> **WHAT THE TASK ASKS**:
Convert the data into a Markdown table with the columns Row and Line, starting at the line containing "What appears to" and ending with the last line of the data. Number each line in order and leave out blank lines.

> **ENTRIES SHOWN**:

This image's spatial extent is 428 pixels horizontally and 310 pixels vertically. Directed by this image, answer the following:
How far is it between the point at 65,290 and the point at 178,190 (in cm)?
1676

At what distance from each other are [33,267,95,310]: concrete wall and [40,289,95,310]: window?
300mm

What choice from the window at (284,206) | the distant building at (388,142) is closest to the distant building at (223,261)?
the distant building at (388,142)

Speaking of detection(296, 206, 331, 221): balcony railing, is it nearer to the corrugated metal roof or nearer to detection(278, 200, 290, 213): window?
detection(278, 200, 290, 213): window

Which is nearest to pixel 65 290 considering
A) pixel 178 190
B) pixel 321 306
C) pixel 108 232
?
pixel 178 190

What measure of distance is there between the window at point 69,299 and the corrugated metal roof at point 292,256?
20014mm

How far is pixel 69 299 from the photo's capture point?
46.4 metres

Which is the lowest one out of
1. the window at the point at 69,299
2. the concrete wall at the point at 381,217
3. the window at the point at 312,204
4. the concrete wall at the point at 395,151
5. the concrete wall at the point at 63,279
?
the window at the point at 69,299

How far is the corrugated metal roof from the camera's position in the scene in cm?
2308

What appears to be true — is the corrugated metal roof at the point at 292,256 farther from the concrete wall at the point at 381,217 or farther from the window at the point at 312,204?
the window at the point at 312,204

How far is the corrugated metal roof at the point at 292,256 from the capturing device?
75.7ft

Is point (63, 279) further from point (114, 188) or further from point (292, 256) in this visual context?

> **RIGHT ANSWER**:
| Row | Line |
|---|---|
| 1 | What appears to be true — is the corrugated metal roof at the point at 292,256 farther from the concrete wall at the point at 381,217 or farther from the window at the point at 312,204? |
| 2 | the window at the point at 312,204 |
| 3 | How far is the corrugated metal roof at the point at 292,256 from the capturing device? |
| 4 | 75.7ft |
| 5 | Is point (63, 279) further from point (114, 188) or further from point (292, 256) in this visual context? |